Selective imprinting: How the wallaby controls growth of its young

Marsupial mothers regulate the composition of their milk so that it is optimal for the development stage of their young. New research published in BioMed Central's open access journal Epigenetics & Chromatin shows that, similar to the human placenta, which regulates embryonic growth and development, insulin appears to be imprinted in the marsupial mammary gland.

Insulin is well known as the hormone which regulates blood sugar levels but it also essential for proper functioning of the nervous system, protein synthesis, and for cell growth and survival. It is also required for lactation in mammals and, along with insulin growth factor 2 (IGF2), is present in milk.

Imprinting is a way of controlling gene expression. To ensure only one copy of a certain gene is active (monoallelic), the other copy is silenced, usually by methylation. Imprinting is established during sperm or egg production so that the developing embryo inherits paternally imprinted genes from its father, and maternally imprinted from its mother. Consequently the active copy is inherited only from either the mother or father. However this is complicated by imprinting being both tissue specific and dependent on the stage of development.

Insulin was thought to be only imprinted in the yolk sac of mice, and only in the wallaby yolk sac placenta, however, in marsupials much of this growth and development occurs after birth and is controlled instead by milk that changes composition throughout lactation. The University of Melbourne looked at whether the gene wallaby mammary gland is similarly imprinted, if it was also imprinted in the pouch young (joey), and whether this imprinting was maternally or paternally inherited.

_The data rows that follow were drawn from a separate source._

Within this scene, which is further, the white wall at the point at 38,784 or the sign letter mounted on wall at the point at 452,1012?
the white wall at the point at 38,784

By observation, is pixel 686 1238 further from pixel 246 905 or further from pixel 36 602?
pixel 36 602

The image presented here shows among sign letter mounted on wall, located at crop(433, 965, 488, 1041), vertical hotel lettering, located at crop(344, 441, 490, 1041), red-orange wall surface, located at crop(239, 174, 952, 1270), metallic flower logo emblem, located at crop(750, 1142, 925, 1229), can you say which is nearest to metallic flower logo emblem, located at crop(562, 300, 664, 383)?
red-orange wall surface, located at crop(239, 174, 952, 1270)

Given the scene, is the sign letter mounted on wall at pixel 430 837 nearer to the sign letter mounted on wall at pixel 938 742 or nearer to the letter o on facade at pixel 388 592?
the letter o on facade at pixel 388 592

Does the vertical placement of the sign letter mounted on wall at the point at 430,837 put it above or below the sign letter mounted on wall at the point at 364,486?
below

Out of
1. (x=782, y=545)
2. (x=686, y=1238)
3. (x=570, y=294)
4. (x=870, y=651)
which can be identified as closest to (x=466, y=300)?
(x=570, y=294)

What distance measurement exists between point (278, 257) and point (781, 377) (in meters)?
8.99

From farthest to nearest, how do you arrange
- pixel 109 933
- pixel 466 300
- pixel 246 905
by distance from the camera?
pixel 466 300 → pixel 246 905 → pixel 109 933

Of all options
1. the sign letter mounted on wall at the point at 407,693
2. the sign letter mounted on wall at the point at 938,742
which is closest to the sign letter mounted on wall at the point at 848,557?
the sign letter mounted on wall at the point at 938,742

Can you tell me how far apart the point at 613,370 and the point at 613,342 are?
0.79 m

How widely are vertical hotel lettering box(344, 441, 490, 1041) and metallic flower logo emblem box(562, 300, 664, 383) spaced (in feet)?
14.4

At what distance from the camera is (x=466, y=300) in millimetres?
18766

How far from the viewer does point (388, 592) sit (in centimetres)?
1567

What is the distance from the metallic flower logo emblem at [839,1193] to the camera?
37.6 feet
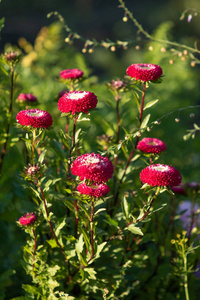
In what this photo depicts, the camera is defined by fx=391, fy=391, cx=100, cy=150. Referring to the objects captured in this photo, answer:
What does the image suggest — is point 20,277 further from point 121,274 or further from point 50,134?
point 50,134

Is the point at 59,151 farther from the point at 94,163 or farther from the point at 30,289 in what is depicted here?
the point at 30,289

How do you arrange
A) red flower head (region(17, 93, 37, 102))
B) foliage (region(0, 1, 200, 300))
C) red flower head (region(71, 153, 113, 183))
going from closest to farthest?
red flower head (region(71, 153, 113, 183))
foliage (region(0, 1, 200, 300))
red flower head (region(17, 93, 37, 102))

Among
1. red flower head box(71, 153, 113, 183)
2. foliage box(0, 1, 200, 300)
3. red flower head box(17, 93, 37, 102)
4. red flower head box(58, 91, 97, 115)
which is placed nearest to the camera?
red flower head box(71, 153, 113, 183)

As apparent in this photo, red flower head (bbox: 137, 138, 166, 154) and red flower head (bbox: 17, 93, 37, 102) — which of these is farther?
red flower head (bbox: 17, 93, 37, 102)

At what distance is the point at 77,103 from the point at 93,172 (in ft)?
0.75

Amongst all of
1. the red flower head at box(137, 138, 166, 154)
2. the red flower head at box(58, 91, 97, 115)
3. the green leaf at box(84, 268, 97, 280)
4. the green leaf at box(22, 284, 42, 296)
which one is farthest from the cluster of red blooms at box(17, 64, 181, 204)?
the green leaf at box(22, 284, 42, 296)

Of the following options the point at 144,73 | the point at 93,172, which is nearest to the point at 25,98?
the point at 144,73

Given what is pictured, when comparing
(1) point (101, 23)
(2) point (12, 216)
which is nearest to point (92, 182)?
(2) point (12, 216)

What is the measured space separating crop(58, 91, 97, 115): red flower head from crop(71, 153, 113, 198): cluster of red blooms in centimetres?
15

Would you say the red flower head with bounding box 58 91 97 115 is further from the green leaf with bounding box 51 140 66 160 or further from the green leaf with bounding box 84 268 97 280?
the green leaf with bounding box 84 268 97 280

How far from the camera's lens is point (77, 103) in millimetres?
1131

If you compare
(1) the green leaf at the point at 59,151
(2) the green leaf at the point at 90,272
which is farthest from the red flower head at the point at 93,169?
(2) the green leaf at the point at 90,272

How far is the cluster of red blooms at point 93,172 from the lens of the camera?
40.2 inches

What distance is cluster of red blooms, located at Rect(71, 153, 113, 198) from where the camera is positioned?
1.02 m
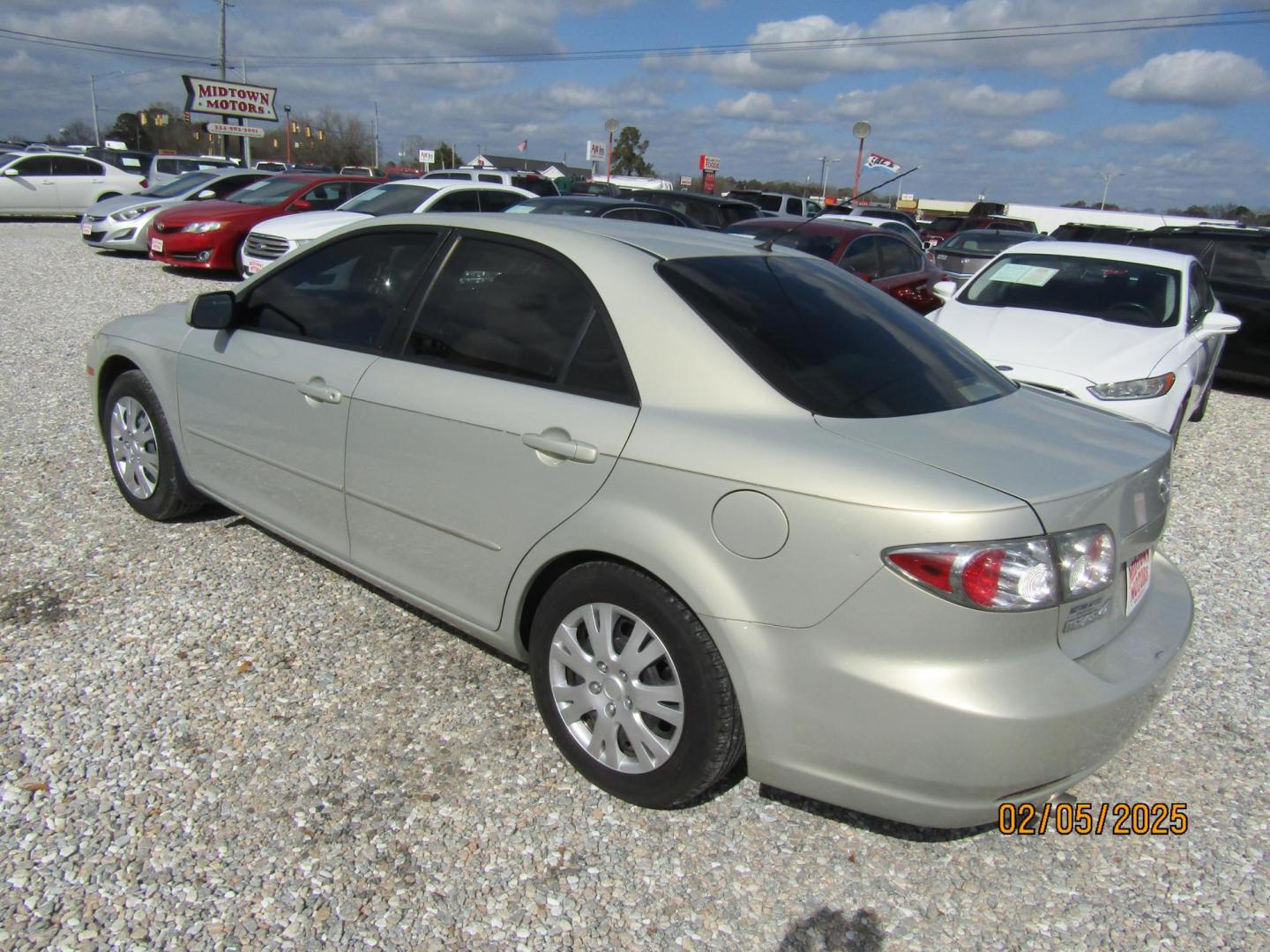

The team found that insulin gene (INS) expression in the adult tammar wallaby mammary gland was monoallelic (one active copy), indicating imprinting and that this active copy came from the father. Paternally inherited monoallelic INS expression was also discovered in both the adult and the young tammar liver, but not in other tissues tested. IGF2 was also monoallelic in the mammary gland but the relative expression of INS and IGF2 differed during lactation. IGF2 expression in the mammary gland decreased after the first few days but INS expression increased as the babies became more mature especially between 5 and 14 weeks of age.

Prof Marilyn Renfree, who led this project commented, "This is the first indication that genomic imprinting occurs in the marsupial mammary gland and suggests that genomic imprinting in the mammary gland may be as critical for regulating post-natal growth as it is for regulating pre-natal growth in the placenta in all mammals."